● Document extract:

= = =

PlayStation 4 official specsHere's a look at Sony's released specifications for PlayStation 4. Aside from the substantial RAM upgrade plus the removal of dedicated compute resources, it's effectively a match for the leaked specs previously circulating.


Main Processor:Single chip custom processor. CPU is an x86-64 AMD "Jaguar", 8 cores. GPU is an AMD next-generation Radeon graphics engine rated at 1.84 teraflops with 18 unified Compute Units.
Memory: 8GB GDDR5 with 176GB/s bandwidth.
Hard Drive: Built-in
Optical Drive (read only): BD 6x CAV, DVD 8x CAV
I/O: Super-Speed USB 3.0, Aux (for PS4 Eye)
Communication:Ethernet (10BASE-T, 100BASE-TX, 1000BASE-T), IEEE 802.11 b/g/n, Bluetooth 2.1 (EDR)

= = =

● Extracted information:
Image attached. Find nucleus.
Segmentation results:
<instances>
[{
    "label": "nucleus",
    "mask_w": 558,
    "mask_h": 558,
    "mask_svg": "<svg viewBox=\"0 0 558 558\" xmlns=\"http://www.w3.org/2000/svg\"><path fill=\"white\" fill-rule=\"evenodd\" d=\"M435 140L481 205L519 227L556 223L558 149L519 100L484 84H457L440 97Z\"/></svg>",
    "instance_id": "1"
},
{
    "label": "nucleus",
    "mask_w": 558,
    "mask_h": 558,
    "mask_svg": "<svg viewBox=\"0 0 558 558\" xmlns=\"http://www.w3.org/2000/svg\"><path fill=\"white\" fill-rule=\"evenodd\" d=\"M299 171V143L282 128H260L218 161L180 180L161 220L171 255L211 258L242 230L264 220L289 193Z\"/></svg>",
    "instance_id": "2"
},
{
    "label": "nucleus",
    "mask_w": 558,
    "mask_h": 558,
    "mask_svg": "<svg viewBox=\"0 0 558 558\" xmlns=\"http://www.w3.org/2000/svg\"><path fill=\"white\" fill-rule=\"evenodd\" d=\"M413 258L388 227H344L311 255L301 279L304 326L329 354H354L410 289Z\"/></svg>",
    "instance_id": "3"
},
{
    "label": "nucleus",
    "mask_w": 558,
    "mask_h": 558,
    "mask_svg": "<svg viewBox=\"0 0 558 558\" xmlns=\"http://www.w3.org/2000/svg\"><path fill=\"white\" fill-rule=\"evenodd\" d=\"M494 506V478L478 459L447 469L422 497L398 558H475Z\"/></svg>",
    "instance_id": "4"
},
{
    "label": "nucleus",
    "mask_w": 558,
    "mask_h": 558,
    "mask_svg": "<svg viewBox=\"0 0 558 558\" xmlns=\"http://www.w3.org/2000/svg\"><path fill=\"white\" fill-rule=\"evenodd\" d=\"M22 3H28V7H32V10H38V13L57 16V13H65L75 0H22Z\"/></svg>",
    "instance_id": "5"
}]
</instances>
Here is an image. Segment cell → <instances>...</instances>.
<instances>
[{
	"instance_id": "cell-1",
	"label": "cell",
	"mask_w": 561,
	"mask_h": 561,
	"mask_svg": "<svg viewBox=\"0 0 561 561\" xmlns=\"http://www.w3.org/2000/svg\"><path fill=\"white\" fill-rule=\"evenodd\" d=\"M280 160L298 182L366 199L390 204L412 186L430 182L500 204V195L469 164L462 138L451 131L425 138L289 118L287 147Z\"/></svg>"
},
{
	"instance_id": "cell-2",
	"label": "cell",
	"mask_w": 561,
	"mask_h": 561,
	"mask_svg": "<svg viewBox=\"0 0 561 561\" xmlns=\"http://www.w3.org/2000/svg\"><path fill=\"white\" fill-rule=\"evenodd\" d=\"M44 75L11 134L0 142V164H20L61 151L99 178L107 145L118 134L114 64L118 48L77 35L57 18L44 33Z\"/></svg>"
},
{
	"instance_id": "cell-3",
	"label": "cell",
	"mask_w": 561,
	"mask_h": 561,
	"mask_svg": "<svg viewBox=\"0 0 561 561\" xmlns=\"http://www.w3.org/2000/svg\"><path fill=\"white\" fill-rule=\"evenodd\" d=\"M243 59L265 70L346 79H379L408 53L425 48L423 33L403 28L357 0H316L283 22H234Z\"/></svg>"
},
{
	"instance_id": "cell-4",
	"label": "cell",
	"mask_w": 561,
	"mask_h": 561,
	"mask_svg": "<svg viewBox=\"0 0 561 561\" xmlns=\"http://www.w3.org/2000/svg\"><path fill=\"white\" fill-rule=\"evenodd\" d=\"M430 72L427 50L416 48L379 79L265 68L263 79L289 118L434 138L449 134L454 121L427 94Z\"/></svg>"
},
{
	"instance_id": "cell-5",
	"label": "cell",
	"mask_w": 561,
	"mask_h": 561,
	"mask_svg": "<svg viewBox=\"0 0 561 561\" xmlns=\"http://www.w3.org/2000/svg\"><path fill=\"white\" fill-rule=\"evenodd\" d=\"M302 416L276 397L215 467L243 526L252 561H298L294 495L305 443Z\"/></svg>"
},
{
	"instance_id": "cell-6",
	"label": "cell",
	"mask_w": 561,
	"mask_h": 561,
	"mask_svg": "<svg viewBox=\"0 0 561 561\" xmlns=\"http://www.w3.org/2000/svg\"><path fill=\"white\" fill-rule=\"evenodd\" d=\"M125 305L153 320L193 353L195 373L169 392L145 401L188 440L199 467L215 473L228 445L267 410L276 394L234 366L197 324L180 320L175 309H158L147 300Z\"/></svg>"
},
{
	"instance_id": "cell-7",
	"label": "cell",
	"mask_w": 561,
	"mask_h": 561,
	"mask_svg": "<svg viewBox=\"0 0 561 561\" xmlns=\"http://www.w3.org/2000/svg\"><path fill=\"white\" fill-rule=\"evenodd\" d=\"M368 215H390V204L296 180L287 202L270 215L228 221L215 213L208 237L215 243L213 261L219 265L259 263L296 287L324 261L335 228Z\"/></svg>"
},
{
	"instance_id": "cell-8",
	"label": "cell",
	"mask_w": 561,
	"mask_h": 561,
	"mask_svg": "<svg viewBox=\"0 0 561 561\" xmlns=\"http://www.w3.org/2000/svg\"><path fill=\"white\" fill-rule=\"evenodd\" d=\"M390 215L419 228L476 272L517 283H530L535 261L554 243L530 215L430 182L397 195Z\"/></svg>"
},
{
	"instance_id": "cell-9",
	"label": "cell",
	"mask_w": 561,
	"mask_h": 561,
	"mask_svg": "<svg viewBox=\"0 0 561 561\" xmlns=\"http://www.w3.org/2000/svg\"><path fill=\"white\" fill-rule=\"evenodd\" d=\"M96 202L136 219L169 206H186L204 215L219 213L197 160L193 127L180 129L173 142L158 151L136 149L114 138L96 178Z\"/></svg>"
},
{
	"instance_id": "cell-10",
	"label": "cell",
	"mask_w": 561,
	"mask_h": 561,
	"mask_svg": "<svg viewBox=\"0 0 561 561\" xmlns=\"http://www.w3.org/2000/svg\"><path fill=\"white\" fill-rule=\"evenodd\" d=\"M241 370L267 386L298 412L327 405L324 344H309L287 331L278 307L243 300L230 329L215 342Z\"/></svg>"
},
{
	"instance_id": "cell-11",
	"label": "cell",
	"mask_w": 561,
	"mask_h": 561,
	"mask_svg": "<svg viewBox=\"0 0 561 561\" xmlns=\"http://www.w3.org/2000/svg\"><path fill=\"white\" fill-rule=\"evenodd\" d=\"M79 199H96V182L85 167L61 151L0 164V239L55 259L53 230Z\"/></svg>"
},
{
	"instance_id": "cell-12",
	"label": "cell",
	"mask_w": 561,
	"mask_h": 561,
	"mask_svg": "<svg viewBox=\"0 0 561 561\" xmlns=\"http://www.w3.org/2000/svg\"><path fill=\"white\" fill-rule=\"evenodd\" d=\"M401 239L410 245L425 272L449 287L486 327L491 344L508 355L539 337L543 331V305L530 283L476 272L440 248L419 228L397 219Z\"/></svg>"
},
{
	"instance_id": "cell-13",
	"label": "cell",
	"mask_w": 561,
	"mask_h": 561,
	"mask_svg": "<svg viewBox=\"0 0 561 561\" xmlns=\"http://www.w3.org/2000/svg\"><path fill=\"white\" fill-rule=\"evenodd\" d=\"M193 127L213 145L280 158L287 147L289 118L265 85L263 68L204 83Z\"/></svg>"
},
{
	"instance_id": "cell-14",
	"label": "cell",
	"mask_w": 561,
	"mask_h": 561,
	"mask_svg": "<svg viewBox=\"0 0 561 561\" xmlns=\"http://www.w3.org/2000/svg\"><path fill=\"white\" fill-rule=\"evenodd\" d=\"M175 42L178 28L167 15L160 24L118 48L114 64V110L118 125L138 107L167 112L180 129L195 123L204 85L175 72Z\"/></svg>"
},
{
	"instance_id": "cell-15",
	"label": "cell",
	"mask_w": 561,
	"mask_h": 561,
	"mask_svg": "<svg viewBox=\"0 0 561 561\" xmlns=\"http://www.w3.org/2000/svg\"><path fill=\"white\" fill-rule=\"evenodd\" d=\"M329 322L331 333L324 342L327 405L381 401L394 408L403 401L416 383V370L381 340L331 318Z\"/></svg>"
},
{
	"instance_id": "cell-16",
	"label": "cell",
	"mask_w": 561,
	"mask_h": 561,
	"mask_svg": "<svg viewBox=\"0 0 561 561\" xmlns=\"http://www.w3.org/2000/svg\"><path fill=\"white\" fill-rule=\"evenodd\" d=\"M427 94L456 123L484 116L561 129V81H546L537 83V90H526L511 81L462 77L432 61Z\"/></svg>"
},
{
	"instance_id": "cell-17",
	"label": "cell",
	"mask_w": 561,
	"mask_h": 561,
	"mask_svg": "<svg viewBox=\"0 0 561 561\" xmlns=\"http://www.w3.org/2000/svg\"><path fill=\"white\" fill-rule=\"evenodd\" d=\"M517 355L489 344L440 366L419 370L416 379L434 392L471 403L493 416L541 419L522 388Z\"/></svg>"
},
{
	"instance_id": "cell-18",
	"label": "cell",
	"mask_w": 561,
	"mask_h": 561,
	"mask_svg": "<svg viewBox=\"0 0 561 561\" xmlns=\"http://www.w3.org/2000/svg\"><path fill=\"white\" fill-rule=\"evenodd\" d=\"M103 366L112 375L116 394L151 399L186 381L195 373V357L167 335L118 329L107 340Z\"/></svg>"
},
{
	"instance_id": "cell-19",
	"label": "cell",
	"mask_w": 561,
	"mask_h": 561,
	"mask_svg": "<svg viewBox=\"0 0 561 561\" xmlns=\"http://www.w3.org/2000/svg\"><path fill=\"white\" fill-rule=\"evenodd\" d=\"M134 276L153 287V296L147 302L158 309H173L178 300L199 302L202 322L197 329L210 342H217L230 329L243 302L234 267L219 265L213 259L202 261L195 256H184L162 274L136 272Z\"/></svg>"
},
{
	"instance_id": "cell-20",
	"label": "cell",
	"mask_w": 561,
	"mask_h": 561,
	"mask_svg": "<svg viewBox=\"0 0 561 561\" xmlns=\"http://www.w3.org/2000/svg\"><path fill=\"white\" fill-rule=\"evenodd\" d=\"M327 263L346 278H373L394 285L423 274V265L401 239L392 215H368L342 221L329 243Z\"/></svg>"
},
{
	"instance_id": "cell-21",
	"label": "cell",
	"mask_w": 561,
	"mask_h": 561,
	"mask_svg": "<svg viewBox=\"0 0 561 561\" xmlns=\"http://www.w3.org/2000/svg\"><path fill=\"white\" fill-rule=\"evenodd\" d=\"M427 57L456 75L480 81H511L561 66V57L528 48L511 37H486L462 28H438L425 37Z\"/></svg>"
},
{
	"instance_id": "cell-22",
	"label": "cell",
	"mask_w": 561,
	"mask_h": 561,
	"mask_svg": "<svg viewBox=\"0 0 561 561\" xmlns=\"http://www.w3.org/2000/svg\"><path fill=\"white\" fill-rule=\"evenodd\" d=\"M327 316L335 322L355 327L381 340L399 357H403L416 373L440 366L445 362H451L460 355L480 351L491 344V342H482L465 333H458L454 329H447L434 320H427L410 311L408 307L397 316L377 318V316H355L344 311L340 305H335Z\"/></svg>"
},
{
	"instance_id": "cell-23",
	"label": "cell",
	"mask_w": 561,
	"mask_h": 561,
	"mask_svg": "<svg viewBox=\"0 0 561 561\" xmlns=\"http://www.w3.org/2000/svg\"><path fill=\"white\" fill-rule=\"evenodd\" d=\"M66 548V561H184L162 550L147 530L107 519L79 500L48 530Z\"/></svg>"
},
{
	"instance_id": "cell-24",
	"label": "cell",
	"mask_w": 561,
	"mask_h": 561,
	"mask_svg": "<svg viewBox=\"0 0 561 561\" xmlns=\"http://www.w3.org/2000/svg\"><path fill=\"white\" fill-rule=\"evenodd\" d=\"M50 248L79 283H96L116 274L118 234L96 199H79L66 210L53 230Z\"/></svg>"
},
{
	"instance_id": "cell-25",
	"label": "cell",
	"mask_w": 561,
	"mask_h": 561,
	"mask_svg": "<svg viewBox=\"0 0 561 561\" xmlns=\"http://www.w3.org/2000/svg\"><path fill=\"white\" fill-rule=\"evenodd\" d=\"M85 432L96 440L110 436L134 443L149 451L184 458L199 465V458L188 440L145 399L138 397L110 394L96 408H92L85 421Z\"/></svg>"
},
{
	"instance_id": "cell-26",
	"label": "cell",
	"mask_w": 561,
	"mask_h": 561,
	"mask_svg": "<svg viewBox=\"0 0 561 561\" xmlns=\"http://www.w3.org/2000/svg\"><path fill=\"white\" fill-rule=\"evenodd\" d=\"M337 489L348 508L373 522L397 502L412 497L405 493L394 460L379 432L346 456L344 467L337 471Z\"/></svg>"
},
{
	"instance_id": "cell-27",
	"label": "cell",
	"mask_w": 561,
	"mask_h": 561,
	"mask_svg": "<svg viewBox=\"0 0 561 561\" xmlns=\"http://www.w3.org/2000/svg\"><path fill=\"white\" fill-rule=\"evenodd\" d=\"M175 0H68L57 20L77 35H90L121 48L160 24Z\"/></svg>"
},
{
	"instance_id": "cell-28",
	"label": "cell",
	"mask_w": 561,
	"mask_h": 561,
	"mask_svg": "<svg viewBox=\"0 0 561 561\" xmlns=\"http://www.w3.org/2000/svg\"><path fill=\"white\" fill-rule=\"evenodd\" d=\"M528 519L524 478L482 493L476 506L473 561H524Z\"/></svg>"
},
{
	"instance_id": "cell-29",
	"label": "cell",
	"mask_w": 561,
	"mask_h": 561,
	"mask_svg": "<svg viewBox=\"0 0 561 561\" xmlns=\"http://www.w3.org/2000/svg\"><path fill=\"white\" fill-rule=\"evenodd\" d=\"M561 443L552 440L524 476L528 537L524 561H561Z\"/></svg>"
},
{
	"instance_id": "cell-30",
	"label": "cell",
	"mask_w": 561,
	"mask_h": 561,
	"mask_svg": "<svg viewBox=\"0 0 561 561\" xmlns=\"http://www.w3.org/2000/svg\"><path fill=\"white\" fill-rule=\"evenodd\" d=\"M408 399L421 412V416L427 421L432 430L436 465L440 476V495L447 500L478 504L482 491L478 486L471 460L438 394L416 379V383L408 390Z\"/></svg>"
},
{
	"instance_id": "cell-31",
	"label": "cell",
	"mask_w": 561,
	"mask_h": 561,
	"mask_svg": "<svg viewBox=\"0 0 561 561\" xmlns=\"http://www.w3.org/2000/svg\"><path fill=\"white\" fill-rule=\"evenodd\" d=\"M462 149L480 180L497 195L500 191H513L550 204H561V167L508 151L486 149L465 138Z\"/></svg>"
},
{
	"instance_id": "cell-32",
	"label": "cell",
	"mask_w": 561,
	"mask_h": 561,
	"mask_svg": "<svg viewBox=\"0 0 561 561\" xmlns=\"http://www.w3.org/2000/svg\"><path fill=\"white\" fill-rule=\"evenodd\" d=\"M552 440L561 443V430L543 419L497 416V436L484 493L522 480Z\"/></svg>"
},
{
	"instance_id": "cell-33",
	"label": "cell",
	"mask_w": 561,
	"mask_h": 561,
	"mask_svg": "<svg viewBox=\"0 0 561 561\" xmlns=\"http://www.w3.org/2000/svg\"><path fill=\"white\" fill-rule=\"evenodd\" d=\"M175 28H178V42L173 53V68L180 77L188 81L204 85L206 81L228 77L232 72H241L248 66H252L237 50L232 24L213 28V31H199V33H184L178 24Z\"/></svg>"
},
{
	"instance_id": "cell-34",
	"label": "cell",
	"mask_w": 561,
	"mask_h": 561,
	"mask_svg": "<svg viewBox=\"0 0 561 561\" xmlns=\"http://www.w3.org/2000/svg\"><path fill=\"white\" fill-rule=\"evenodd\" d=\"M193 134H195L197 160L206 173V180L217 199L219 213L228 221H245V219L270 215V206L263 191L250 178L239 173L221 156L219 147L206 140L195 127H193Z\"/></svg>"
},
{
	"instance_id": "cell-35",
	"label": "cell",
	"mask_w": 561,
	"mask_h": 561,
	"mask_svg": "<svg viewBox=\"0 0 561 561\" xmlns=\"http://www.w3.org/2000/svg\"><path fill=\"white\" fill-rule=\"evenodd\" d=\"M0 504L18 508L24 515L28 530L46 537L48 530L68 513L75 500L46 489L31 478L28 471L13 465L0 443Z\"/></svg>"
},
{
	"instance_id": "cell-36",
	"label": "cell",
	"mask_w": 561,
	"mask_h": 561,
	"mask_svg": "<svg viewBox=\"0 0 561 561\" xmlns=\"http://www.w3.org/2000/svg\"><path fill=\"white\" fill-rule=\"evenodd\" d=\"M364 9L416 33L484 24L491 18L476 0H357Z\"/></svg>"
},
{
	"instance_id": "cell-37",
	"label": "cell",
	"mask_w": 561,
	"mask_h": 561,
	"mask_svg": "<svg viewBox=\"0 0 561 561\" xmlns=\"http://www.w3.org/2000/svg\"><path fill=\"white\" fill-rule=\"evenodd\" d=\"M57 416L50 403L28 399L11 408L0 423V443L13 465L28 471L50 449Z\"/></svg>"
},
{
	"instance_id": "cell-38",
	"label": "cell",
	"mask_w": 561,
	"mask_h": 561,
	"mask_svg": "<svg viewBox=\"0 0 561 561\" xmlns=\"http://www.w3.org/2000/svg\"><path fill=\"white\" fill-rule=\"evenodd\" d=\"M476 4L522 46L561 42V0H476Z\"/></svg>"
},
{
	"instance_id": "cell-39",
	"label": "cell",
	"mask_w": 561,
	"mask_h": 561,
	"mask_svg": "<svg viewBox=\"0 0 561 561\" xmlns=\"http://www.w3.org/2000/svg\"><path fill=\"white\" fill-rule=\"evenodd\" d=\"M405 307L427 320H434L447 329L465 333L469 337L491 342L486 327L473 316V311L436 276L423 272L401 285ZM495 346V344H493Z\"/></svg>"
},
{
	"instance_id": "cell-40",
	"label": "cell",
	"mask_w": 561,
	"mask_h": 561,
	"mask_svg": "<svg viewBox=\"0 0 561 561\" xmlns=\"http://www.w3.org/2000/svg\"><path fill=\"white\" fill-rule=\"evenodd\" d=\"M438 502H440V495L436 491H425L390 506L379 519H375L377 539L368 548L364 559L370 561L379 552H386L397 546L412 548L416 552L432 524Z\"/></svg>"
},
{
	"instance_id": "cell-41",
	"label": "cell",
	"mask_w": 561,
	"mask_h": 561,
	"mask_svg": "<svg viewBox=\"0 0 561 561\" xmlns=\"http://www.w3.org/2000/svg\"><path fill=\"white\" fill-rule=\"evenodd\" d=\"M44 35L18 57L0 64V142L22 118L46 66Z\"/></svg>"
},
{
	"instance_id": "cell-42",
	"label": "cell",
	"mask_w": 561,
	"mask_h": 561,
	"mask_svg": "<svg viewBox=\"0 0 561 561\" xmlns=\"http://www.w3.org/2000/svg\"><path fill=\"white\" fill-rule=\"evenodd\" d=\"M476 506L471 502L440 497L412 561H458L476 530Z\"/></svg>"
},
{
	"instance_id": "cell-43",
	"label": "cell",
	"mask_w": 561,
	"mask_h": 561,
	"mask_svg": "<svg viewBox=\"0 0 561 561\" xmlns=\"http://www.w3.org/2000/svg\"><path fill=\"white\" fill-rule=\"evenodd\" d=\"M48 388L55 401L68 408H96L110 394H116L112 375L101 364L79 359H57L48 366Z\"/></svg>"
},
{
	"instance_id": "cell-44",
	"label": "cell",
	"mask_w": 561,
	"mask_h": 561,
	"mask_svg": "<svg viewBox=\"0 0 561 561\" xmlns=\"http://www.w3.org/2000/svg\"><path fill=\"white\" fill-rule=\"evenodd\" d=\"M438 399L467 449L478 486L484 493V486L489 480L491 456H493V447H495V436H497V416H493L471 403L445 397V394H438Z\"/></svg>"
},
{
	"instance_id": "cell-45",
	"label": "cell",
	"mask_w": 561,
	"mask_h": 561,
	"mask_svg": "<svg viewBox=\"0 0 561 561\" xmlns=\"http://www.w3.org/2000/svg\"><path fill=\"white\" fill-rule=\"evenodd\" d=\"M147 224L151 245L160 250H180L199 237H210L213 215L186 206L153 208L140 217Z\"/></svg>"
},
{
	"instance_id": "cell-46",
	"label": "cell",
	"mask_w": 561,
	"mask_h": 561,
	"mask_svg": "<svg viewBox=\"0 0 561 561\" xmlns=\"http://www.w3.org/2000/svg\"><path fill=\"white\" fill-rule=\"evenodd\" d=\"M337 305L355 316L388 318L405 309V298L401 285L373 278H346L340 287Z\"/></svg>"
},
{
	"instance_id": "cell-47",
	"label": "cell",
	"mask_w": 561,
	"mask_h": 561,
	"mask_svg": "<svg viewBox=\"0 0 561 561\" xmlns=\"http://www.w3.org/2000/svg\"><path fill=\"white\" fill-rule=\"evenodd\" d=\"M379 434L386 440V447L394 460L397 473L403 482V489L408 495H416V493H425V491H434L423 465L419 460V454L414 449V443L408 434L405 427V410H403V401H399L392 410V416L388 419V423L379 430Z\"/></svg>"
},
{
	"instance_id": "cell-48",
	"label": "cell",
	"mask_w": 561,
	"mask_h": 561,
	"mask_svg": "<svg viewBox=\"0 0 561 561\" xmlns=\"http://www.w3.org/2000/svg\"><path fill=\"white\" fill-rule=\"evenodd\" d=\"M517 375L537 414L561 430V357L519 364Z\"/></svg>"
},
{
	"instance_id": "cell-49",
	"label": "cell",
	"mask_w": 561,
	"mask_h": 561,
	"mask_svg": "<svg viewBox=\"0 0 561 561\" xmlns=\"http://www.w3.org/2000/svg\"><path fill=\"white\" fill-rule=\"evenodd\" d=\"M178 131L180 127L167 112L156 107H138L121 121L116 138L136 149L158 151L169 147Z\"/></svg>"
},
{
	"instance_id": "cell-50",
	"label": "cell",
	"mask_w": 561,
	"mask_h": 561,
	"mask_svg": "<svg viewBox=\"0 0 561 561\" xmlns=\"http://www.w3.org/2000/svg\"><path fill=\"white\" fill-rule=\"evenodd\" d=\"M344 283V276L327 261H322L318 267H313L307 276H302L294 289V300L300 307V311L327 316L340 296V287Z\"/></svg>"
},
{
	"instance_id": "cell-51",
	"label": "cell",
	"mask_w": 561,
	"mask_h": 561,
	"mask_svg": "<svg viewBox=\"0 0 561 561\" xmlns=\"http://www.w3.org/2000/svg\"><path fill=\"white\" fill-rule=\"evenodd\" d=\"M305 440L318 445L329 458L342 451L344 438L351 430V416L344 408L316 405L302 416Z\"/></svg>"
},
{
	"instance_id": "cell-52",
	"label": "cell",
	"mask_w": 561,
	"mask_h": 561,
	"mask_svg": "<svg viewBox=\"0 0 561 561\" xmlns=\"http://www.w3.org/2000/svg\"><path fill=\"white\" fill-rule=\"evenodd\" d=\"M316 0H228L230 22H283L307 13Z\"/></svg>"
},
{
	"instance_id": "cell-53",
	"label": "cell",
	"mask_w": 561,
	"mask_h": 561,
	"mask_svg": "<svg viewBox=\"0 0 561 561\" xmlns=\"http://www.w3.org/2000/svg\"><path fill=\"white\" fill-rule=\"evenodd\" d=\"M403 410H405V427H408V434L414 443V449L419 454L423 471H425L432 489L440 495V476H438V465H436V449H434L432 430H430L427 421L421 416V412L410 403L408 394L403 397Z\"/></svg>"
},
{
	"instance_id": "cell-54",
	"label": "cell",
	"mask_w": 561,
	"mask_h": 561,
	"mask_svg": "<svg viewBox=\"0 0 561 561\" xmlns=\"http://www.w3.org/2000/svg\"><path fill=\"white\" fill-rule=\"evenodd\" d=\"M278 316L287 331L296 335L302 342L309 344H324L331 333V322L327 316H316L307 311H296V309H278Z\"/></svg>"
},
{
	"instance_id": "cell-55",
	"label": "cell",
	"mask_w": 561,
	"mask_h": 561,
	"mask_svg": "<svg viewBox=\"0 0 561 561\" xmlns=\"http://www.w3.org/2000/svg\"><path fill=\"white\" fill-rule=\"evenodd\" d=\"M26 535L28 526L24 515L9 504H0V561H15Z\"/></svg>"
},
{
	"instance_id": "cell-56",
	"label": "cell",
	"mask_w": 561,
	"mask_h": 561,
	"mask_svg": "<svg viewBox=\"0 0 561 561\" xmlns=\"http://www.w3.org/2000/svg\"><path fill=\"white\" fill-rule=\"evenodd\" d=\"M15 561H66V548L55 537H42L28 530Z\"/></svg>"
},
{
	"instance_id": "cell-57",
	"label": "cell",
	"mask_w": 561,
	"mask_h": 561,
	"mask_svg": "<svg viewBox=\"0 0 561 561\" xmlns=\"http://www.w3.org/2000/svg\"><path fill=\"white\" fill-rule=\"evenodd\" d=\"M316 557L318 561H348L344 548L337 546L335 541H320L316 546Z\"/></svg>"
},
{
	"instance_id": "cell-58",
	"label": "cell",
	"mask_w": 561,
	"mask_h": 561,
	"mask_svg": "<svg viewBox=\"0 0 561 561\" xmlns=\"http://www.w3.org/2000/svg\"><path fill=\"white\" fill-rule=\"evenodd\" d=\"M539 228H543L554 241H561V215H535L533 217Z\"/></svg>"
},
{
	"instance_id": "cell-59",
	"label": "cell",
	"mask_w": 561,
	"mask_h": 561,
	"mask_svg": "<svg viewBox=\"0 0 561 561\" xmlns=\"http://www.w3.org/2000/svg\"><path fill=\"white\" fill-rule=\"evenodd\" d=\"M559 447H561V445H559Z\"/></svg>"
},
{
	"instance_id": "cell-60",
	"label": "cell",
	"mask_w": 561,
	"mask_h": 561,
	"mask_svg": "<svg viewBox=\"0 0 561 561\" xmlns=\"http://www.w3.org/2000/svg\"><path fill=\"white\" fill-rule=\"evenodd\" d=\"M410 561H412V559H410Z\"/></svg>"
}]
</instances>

= = =

Write out, word for word, the part of the PlayStation 4 specs from "PlayStation 4 official" up to and including "unified Compute Units.".

PlayStation 4 official specsHere's a look at Sony's released specifications for PlayStation 4. Aside from the substantial RAM upgrade plus the removal of dedicated compute resources, it's effectively a match for the leaked specs previously circulating.


Main Processor:Single chip custom processor. CPU is an x86-64 AMD "Jaguar", 8 cores. GPU is an AMD next-generation Radeon graphics engine rated at 1.84 teraflops with 18 unified Compute Units.